Virgin Galactic Takes Aim At Successor To Concorde?

Virgin Galactic Takes Aim At Successor To Concorde?

Virgin Galactic has announced that it might use technology developed to fly tourists to space as the basis for a successor to Concorde.

The possibility of super-fast flights that could take passengers from London to Australia in just a couple of hours has been raised plenty of times before.

But until now no company has managed to combine their predictions or ambitions with functioning current-gen technology.

Virgin thinks it might be the first, now that its Galactic flights are (almost) ready to lift off. Its multi-stage space planes, which are carried to about 50,000 feet via a 'mothership' before being dropped and blasting off with a high-altitude rocket into the low atmosphere, could be a key to very fast long distance flight.

Virgin Galactic's commercial director Stephen Attenborough told the Wired 2013 conference that his spaceships might be the first to make the long-long haul.

"If we can get this first step right, take people into space and keep them safe in commercially viable aircraft, the aim to try and push long haul aviation above the fragile atmosphere into space," he said.
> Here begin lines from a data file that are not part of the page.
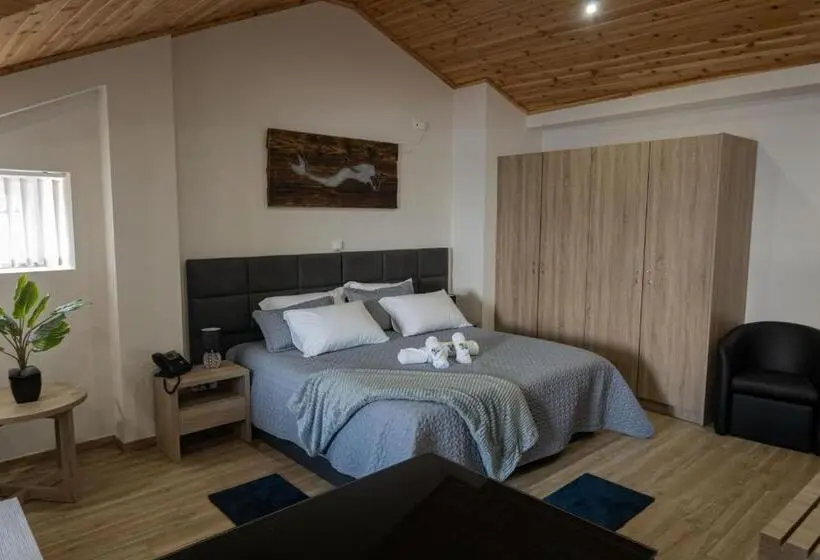 Deluxe Suite Sea View, Nereida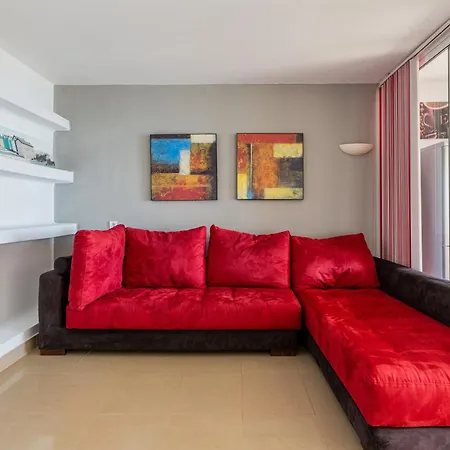 דירה Beachfront Dos Aveiros *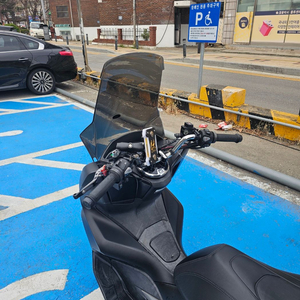 7.구변ok / pcx125 20년형 5.6만Km ㅍㅍ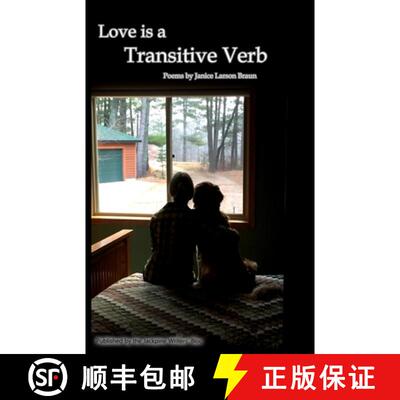 【3-4周达】Love is a Transitive Verb [9781928690511]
"This should be environmentally a lot better." He added, jokingly, that the 2.5-hour flight to Australia would be "followed by three hours in immigration, probably".

Attenborough also described what being a passenger on Virgin Galactic might be like:

""Just when you are getting used to the noise, vibration, g-forces, the sheer -- I was going to say terror -- the sheer thrill of it all, then they cut the rocket motors out," said Attenborough. "So you suddenly weigh nothing at all. There's no point being in zero gravity if you are just going to be strapped to a chair."

Tickets to ride on the Virgin Galactic roller-coaster are currently set at $250,000.